Source document.
>> Start
In [1]:
import pandas as pd
import numpy as np
import re
from bs4 import BeautifulSoup
import nltk
from sklearn.feature_extraction.text import CountVectorizer
from sklearn.ensemble import RandomForestClassifier

In [2]:
train = pd.read_csv('labeledTrainData.tsv',
                    header=0,
                    delimiter='\t',
                    quoting=3) # ignore double quotes

In [3]:
print(train.shape)
print(train.columns.values)
#print(train["review"][0])

(25000, 3)
['id' 'sentiment' 'review']


In [4]:
example1 = BeautifulSoup(train['review'][0]) # remove html tags
print(example1.get_text())

"With all this stuff going down at the moment with MJ i've started listening to his music, watching the odd documentary here and there, watched The Wiz and watched Moonwalker again. Maybe i just want to get a certain insight into this guy who i thought was really cool in the eighties just to maybe make up my mind whether he is guilty or innocent. Moonwalker is part biography, part feature film which i remember going to see at the cinema when it was originally released. Some of it has subtle messages about MJ's feeling towards the press and also the obvious message of drugs are bad m'kay.Visually impressive but of course this is all about Michael Jackson so unless you remotely like MJ in anyway then you are going to hate this and find it boring. Some may call MJ an egotist for consenting to the making of this movie BUT MJ and most of his fans would say that he made it for the fans which if true is really nice of him.The actual feature film bit when it finally starts is only on for 20 mi

In [5]:
# remove punctuation and numbers

letters_only = re.sub('[^a-zA-Z]', # search
                      ' ', # replace
                      example1.get_text())
print(letters_only)
>> End
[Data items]
>> Start
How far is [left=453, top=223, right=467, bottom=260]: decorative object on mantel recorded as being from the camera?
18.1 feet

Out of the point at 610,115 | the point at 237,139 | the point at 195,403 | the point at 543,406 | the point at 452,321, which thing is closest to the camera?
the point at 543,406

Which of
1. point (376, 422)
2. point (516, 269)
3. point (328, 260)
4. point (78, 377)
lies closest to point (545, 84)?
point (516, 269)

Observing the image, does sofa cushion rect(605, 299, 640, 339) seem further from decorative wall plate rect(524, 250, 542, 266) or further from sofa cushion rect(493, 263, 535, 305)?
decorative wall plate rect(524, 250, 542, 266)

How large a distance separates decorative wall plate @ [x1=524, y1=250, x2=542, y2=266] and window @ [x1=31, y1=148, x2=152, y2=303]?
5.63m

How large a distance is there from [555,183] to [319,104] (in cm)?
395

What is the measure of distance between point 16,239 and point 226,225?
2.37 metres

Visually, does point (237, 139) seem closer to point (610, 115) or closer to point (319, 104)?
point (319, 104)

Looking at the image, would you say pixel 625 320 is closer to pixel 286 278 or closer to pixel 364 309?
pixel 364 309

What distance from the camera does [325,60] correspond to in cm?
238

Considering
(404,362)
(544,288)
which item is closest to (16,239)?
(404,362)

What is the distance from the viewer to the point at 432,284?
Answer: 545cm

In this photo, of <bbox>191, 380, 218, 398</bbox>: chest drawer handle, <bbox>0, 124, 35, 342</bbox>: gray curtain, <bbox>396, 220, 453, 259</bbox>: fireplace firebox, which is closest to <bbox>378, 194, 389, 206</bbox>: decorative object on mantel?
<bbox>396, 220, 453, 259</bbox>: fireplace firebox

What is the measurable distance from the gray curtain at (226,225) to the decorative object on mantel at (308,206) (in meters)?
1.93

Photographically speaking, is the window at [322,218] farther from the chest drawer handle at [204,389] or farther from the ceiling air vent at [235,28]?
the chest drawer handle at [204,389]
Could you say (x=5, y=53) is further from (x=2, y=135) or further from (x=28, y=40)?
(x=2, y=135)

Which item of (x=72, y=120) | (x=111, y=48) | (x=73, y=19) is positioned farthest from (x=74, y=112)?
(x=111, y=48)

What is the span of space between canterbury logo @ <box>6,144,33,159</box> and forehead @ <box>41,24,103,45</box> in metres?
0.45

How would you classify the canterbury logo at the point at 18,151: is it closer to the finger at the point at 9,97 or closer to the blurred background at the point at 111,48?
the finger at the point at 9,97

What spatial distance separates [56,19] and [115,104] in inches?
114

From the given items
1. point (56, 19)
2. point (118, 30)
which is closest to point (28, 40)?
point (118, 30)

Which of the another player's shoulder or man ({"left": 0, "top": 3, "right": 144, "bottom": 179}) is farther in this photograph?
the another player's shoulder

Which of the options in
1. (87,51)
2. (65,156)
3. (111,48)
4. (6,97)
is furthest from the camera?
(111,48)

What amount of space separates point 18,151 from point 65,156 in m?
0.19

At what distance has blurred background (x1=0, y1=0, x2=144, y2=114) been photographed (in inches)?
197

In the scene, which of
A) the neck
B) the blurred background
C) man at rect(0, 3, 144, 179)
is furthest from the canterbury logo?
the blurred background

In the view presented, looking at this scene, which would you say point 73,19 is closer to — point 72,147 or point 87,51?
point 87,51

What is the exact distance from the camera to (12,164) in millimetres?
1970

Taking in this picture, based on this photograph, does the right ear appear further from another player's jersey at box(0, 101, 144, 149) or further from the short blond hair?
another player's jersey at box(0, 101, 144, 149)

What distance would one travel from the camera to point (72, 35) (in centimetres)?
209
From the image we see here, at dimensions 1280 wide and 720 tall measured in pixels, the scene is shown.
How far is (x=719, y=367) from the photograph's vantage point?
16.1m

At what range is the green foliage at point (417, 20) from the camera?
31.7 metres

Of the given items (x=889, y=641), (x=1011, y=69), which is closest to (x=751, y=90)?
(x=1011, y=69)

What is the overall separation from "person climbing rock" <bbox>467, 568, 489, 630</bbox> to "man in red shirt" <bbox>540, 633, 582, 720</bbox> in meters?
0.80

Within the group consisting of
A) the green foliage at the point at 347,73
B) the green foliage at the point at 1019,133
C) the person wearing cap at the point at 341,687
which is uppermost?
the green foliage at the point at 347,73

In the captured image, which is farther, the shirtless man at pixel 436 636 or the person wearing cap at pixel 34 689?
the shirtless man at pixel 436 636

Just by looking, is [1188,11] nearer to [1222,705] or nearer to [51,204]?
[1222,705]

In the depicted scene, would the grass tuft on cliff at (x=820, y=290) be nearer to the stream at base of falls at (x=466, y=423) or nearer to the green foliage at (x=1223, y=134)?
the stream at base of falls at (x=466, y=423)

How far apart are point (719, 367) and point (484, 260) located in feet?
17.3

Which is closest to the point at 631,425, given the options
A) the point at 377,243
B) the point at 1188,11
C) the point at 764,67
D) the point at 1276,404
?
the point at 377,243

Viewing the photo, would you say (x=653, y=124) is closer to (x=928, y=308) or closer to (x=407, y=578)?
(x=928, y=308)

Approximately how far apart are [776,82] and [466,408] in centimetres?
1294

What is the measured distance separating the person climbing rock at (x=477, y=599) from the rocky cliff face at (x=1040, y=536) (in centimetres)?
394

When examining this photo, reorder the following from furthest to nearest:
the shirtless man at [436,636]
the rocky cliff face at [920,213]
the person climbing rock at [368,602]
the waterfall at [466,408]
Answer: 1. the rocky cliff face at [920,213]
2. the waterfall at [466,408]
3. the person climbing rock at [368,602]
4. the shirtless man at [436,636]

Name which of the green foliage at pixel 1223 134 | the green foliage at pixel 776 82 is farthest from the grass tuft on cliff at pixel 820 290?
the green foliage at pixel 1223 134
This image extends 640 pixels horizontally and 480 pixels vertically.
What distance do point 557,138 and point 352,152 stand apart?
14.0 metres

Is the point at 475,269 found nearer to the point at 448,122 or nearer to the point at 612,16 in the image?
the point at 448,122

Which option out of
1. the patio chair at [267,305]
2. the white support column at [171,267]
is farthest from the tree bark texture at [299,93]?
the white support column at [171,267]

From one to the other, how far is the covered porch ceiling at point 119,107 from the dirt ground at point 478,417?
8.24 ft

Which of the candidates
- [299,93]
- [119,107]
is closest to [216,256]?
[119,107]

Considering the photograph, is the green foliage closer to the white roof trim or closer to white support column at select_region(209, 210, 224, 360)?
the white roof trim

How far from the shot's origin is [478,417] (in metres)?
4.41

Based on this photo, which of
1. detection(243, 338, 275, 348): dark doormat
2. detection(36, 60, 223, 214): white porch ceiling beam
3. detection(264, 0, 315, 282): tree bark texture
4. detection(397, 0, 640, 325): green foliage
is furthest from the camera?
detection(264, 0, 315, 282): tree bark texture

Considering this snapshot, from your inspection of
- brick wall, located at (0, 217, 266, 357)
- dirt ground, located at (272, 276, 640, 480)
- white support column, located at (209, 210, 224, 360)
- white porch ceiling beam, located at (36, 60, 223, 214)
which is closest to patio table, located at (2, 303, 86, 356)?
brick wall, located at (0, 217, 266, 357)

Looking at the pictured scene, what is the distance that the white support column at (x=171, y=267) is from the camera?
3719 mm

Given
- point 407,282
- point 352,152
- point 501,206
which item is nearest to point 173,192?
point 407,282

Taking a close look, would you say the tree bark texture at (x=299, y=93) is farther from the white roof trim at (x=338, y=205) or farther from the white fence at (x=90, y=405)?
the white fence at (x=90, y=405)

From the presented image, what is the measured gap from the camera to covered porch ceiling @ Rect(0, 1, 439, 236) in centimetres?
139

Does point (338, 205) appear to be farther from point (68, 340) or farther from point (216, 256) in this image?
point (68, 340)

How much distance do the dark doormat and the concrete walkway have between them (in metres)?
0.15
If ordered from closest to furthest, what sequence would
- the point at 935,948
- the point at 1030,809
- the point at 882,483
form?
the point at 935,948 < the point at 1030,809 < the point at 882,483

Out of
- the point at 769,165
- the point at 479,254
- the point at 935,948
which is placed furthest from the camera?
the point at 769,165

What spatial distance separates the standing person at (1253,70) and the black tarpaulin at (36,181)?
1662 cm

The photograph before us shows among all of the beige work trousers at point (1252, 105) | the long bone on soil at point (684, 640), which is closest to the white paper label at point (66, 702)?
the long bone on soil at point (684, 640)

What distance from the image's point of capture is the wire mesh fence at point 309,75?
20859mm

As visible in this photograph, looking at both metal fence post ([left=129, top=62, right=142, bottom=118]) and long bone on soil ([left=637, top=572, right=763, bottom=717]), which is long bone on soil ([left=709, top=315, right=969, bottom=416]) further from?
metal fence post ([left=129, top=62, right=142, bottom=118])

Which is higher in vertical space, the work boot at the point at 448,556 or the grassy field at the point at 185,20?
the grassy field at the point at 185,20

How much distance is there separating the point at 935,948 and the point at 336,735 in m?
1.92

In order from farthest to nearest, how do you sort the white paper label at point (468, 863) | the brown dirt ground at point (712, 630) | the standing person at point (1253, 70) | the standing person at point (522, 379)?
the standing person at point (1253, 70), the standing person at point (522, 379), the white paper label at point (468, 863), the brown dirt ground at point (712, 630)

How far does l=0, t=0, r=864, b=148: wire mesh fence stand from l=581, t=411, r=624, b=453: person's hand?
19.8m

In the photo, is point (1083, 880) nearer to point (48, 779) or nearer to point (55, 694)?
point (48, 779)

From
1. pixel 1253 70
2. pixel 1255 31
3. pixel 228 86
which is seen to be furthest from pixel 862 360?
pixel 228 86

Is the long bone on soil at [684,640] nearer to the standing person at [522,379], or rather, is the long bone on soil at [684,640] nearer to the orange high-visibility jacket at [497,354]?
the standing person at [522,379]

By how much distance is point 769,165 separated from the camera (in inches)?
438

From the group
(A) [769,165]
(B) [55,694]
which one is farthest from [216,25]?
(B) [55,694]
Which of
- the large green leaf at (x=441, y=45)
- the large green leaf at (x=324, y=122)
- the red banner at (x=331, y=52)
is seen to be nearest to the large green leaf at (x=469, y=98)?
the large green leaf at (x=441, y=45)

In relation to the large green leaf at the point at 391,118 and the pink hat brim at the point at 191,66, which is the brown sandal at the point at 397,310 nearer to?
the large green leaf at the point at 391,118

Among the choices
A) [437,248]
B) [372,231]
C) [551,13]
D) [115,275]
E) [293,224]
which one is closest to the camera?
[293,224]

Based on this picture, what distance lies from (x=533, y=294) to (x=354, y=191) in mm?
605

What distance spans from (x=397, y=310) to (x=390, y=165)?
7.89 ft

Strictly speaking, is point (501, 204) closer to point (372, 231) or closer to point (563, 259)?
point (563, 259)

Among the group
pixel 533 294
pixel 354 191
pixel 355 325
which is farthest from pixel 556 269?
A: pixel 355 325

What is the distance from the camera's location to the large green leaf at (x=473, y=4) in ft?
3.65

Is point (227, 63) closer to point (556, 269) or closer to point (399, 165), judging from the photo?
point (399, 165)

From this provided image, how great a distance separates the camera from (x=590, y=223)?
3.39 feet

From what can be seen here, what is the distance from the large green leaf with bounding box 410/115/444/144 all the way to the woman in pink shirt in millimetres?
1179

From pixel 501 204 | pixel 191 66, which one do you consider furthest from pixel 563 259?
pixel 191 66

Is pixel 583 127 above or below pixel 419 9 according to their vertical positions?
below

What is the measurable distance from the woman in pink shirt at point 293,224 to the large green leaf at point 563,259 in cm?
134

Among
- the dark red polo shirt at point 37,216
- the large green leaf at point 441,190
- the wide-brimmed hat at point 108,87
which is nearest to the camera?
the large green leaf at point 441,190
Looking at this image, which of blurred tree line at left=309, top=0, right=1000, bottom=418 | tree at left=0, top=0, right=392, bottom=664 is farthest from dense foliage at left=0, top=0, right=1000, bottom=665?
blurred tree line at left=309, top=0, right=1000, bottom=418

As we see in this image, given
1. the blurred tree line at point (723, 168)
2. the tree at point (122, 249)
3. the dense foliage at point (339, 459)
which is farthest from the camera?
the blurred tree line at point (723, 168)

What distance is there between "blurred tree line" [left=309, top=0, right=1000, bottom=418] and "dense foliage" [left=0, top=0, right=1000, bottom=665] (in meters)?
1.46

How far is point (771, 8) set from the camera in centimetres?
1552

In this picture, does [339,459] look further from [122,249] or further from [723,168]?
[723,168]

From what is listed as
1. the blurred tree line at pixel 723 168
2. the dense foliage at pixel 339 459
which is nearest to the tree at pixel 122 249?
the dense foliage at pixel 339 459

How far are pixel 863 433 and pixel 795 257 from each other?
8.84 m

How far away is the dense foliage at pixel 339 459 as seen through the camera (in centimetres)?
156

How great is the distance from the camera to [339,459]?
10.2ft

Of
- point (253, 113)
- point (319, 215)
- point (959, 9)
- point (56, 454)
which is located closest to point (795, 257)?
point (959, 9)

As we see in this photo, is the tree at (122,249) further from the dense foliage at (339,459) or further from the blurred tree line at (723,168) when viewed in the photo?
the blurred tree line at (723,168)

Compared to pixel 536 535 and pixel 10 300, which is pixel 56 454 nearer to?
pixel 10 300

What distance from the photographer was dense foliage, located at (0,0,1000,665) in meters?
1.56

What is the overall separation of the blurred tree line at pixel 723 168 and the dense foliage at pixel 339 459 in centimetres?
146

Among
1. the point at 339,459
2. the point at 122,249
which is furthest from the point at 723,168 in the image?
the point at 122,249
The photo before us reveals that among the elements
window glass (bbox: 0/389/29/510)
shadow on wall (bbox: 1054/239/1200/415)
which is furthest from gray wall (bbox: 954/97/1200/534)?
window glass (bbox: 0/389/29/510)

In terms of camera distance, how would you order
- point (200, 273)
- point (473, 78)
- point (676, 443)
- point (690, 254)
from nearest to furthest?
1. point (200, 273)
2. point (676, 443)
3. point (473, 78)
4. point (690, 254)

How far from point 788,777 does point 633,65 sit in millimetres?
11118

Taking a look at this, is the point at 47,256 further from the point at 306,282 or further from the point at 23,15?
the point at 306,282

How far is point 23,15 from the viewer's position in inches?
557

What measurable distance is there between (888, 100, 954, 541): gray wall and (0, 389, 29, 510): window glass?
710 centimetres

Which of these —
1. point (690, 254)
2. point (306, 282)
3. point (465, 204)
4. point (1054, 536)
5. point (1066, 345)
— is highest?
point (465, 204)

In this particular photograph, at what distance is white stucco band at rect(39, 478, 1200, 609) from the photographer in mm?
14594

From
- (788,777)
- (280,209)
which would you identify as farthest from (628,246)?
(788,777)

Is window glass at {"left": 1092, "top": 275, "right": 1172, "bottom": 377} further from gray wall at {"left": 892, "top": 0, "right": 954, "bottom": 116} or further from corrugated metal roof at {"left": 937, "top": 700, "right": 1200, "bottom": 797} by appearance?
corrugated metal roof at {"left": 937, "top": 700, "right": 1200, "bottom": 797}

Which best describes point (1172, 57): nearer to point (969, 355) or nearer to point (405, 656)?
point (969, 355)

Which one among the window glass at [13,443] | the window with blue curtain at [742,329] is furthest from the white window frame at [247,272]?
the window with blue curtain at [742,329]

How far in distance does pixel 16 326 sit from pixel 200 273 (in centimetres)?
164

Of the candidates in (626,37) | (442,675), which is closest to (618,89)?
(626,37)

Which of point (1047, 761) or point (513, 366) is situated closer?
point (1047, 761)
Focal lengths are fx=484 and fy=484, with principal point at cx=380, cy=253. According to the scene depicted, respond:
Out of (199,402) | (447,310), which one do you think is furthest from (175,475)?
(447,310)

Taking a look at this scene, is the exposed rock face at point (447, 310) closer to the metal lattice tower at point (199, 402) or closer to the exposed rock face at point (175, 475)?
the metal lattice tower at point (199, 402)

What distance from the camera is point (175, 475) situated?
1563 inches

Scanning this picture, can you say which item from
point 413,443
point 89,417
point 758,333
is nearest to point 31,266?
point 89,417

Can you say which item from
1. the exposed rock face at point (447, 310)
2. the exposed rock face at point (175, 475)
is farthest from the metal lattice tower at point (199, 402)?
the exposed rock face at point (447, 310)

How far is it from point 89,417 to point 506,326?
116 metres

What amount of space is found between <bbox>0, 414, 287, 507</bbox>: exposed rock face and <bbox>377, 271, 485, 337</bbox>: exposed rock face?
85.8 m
>> End
Job A. In the movie-review sentiment notebook, what shape is printed for the training data?
Job B. Write out everything in the movie-review sentiment notebook from "print(train.columns.values)" down to "print(example1.get_text())".
Job C. Extend the movie-review sentiment notebook from where it stops.

Task answer A. The training data has the shape (25000, 3), meaning 25,000 rows and 3 columns.

Task answer B.
print(train.columns.values)
#print(train["review"][0])

(25000, 3)
['id' 'sentiment' 'review']


In [4]:
example1 = BeautifulSoup(train['review'][0]) # remove html tags
print(example1.get_text())

Task answer C.
 With all this stuff going down at the moment with MJ i ve started listening to his music  watching the odd documentary here and there  watched The Wiz and watched Moonwalker again  Maybe i just want to get a certain insight into this guy who i thought was really cool in the eighties just to maybe make up my mind whether he is guilty or innocent  Moonwalker is part biography  part feature film which i remember going to see at the cinema when it was originally released  Some of it has subtle messages about MJ s feeling towards the press and also the obvious message of drugs are bad m kay Visually impressive but of course this is all about Michael Jackson so unless you remotely like MJ in anyway then you are going to hate this and find it boring  Some may call MJ an egotist for consenting to the making of this movie BUT MJ and most of his fans would say that he made it for the fans which if true is really nice of him The actual feature film bit when it finally starts is only on for    mi

In [6]:
lower_case = letters_only.lower() # convert to lower case
words = lower_case.split() # split into words

In [7]:
nltk.download('stopwords') # downnload stop-words

[nltk_data] Downloading package stopwords to /home/nadiia/nltk_data...
[nltk_data]   Package stopwords is already up-to-date!


True

In [8]:
from nltk.corpus import stopwords
print(stopwords.words('english'))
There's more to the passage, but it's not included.